2.  How significant is knowledge (sources, types and application) for these creative workers in the knowledge economy?

3. What are the necessary contexts for this type of work?

Current project - Practitioner inquiry, informal learning and occupational education

By: Sai Loo (廬世胤*)

This current project is about practitioner inquiry, informal learning and occupational education. 

There appear to be two opposing schools of thought regarding learning and the world of work from a front-loaded approach of the necessary know-how before working to the informal learning while working. This research monograph aims to investigate the in-between areas of the two ends of the work-learning spectrum.

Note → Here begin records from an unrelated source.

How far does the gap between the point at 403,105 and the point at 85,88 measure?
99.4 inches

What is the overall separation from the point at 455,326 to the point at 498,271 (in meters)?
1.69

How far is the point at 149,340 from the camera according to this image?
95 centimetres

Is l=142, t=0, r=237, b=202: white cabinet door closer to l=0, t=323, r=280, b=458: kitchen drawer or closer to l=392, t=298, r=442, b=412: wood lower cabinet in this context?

Know-how such as disciplinary knowledge, experiences, abilities, dispositions and skill sets may be viewed as an epistemological approach to understanding the work-learning phenomenon. Additionally, the learning, acquisition and application of this know-how may be transformed from the learner/user's perspectives in the performance of her/his work/occupational practices.

In this research monograph, the aim is to explore the grey areas of this educational dichotomy. In so doing, the broader remits include a critique of the definition of informal education, a conceptualisation of informal learning as practitioner inquiry in occupational settings, a pedagogic theory of practitioner inquiry, and the inclusion of nuanced case studies of practitioners’ practices in different work settings. This distinctive approach to occupational education (with a tripartite dimension of teaching, learning and working) aims to open up the debate between formal and informal education in the world of occupational/professional practices. This monograph seeks to create understanding and research space to explore this relatively mysterious area of occupational education.

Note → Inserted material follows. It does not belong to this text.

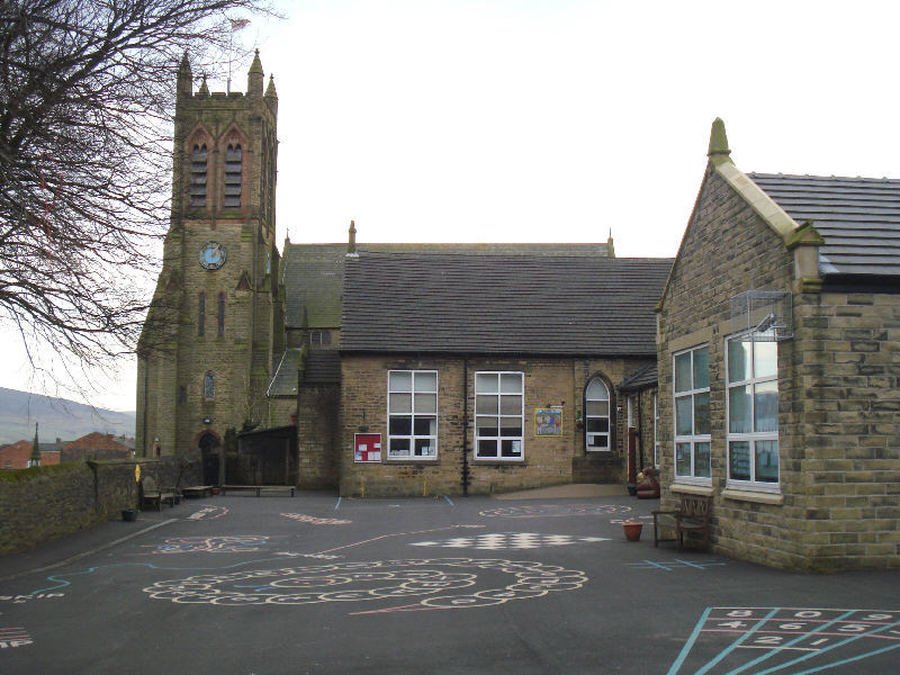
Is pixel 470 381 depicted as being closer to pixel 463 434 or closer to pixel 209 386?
pixel 463 434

Current project - Further Education Teacher Educators

By: Sai Loo (廬世胤*)

I am working on a research monograph to be published by Routledge called Professional Development of Teacher Educators in Further Education: Pathways, knowledge, identities and vocationalism.

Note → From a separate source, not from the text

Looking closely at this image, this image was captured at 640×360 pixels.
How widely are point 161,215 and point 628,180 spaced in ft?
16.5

The further education and skills (FE) or post-compulsory and lifelong learning sector in England have been viewed as a backwater of educational research compared to the other sectors such as primary and secondary. This comparative lack of research and related publications may be due in part to the vast diversity of the sector and thus lacks coherence in understanding this sector. This diversity includes the variety of programme offers (from vocational-related and academic courses, accredited and non-accredited, and higher education provisions), and a wide range of learners concerning age groups (14 plus onwards to post-retirement age). Further diversity includes learning needs (learners with learning issues, non-academic achievements and associated with these, notions of widening participation) and a range of teaching settings (including colleges, community centres, prisons, work placements, etc.) to name a few. These diverse dimensions of the sector offer issues and challenges for teacher educators whose jobs are to train teachers for the sector.

This research monograph uses a project consisting of eight researchers who have been or are currently teacher educators in the sector. They come from higher education institutions, further education colleges and private providers, all with a common focus of studying teacher educators in the sector. Drawing on empirical evidence from a total of 33 participants from this community, the book uses theoretical frameworks and analysed data to delineate issues relating to journeys, pathways, professional identities, teacher educator knowledge, and continuous professional development. This monograph is expected to be published in autumn 2019.